Exma. Sra. Maria Aparecida,
É lamentável a notícia de iminente demolição da construção que representa um dos reminiscentes marcos da origem histórica da Umbanda – o casarão da Rua Floriano Peixoto, na cidade de São Gonçalo, RJ. Foi naquela casa, já castigada pelo tempo desde sua fundação no início do século 20, que Zélio Fernandino de Moraes, o anunciador da Umbanda, celebrou as primeiras cerimônias para a comunidade daquele município.
É competência comum da União, dos Estados e dos Municípios, a defesa do patrimônio cultural (Constituição da República, artigo 23, incisos III e IV), tendo em vista, especialmente, a importância deste bem para toda a coletividade e o interesse público por sua vinculação a fatos memoráveis da história do Brasil.
A umbanda é religião genuinamente brasileira, sincretizando elementos de diversas matrizes da nossa formação, como do catolicismo, do espiritismo e de religiões de origem africana.
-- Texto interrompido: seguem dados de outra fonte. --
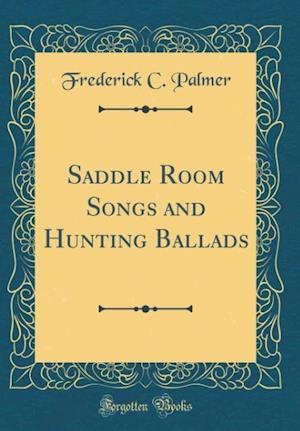 Bog, hardback Saddle Room Songs and Hunting Ballads (Classic Reprint) af Frederick C. Palmer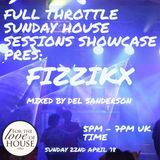 FULL THROTTLE'S SUNDAY HOUSE SESSION ON FORTHELOVEOFHOUSE.ORG FIZZIKX SHOWCASE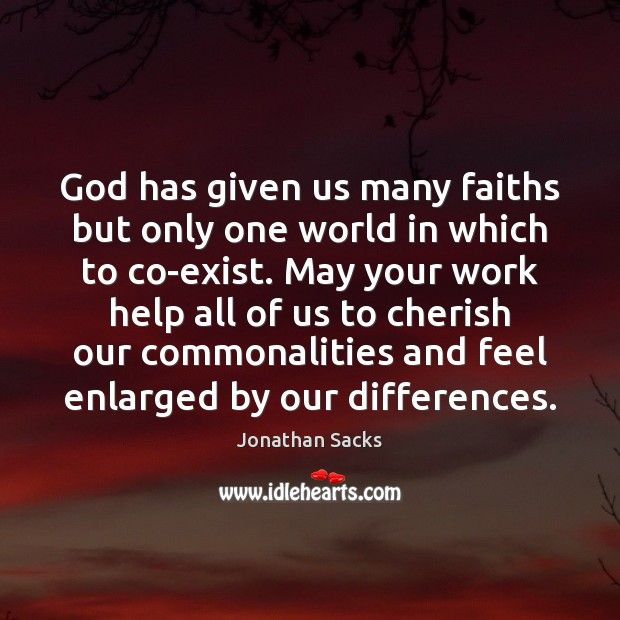 God has given us many faiths but only one world in which Jonathan Sacks Picture Quote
Não é por outro motivo que é considerada patrimônio imaterial do estado do Rio de Janeiro (Lei Estadual nº 5.514/09). Sendo patrimônio imaterial, os bens que representam em concreto suas origens devem também ser preservados. É vergonhoso tamanho descaso par a com a nossa cultura e nossa história. O imóvel deveria estar sob regime de especial proteção, como o tombamento. É lamentável que os entes da federação omitiram-se em cumprir seus deveres.
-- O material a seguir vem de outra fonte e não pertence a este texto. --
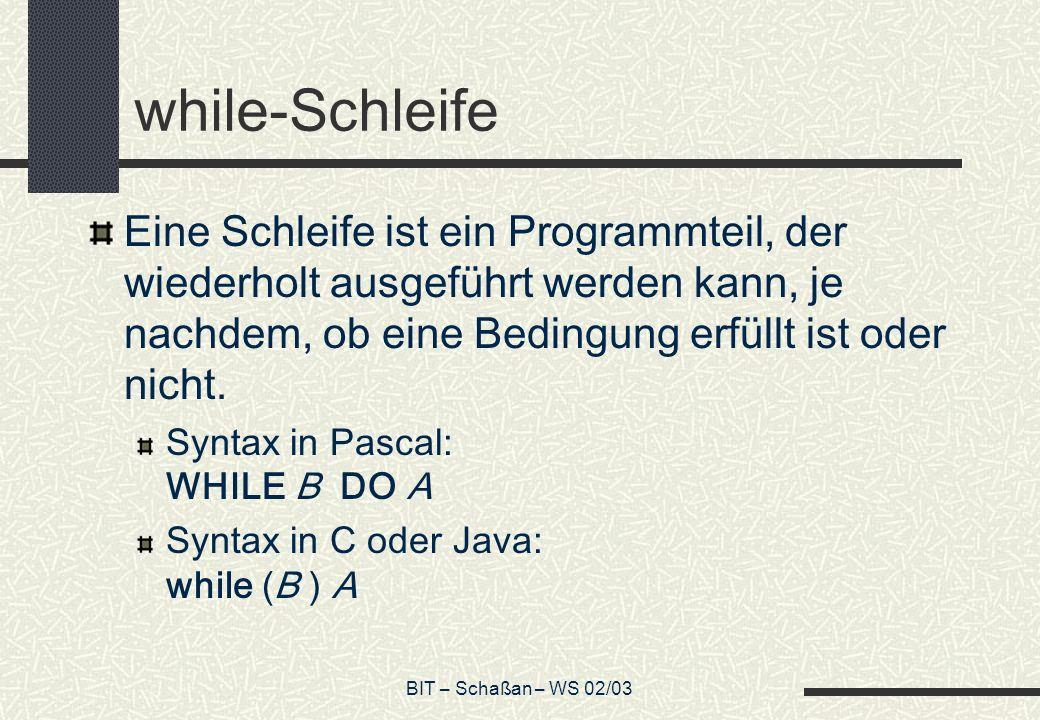 BIT – Schaßan – WS 02/03 while-Schleife Eine Schleife ist ein Programmteil, der wiederholt ausgeführt werden kann, je nachdem, ob eine Bedingung erfül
Não se diga que ninguém solicitou providências ao poder público como desculpa para a desatenção com a casa, uma vez que o tombamento de bens particulares pode ser voluntário ou compulsório. Nesse último caso, é de iniciativa do Estado (art. 9º, Decreto-lei 25/37).
Em não tendo ainda sido demolida a casa, pede-se que os poderes públicos tomem as medidas cautelares de urgência a fim de evitar esse sangramento de nosso patrimônio histórico.